Vodafone case verdict on jurisdiction flawed, says former law officer

Judiciary’s commitments should be to Constitution, not to ruling party: former CJI Verma

November 12, 2012 11:42 pm | Updated December 04, 2021 11:42 pm IST - New Delhi

The Supreme Court’s Vodafone judgment is erroneous, Bishwajit Bhattacharyya, an expert on tax laws, said a day after he demitted office as Additional Solicitor General. The judgment held illegal the Income Tax department’s demand asking the multinational telecom company to pay Rs. 11,000 crore as tax.

In his book, My Experience with the office of Additional Solicitor General of India , Mr. Bhattacharyya, who served as ASG till November 9, says: “I have not been able to persuade myself to agree with the Vodafone verdict. I thought the Supreme Court had missed the exchange control angle of the transaction of the remittance of approximately US dollars 11 billions.”

The former Chief Justice of India, J.S. Verma, who released the book here on November 10, endorsed his views on the Vodafone judgment. It “is [in] the trinity of those judgments of the Supreme Court which are best forgotten or allowed to pass.” He said the commitments of the judiciary should be to the Constitution, and not to the ruling party. The flaws pointed out by the author should be corrected, said Justice Verma.

The former Press Council of India Chairman, Justice G.N. Ray said: “Mr. Bhattacharyya has touched upon several vices in the system very safely. He has succeeded in highlighting what needs to be changed in the system.”

In a chapter on ‘Vodafone judgment’, Mr. Bhattacharyya raised two fundamental questions. He said that on February 20, 2007 the company filed an application with the Foreign Investment Promotion Board of the Union Finance Ministry.
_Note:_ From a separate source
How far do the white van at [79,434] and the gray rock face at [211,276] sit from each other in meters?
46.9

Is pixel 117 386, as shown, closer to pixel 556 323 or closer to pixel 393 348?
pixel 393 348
On May 7, 2007, the FIPB conveyed its approval of the transaction subject to compliance with all applicable laws and regulations in India. The very next day, Vodafone remitted approximately $11 billion to Hutch, the funds travelling from the Cayman Islands to Hong Kong.

‘How is it FDI?’

Mr. Bhattacharyya says: “For the judiciary to say that there is no jurisdiction, in my view, is erroneous. Supreme Court says that India has no jurisdiction: first if the FIPB has territorial jurisdiction over the remittance/transaction, why not the Central Board of Direct Taxes? And [the] second question is: how is the transaction [Foreign Direct Investment] when not a dollar came to India?”

According to him, “the funds effectively represented foreign outward remittances from India, arising [out] of Indian operations. If the general permission [by FIPB] had not been granted, the funds would have come to India first. The question of foreign outward remittances would have arisen only subsequent to that. The facility to remit funds outside India directly as a sequel to permission [by FIPB] in no way makes Indian tax provisions redundant and nugatory.”

He is of the view that the Supreme Court missed the exchange control angle of the transaction, and Parliament rightly nullified the judgment with a retrospective amendment.

Mr. Bhattacharyya, during his three-year tenure as ASG handled a number of cases relating to tax laws. He recounts how the Union of India has deliberately squandered its tax cases, involving claims of thousands of crores. His prescription for improving the country’s fiscal health is two-fold: at the policy level and at the enforcement level. Curbing subsidy is an easy option, but a better and harder one is to ensure that subsidies reach the intended beneficiaries. The surest way of reducing subsidy is to utilise it effectively without leakage. Secondly, he favours dismantling the Planning Commission and suggests that it be brought within the ambit of the Finance Ministry. The tug of war between plan expenditure without accountability and non-plan expenditure must end.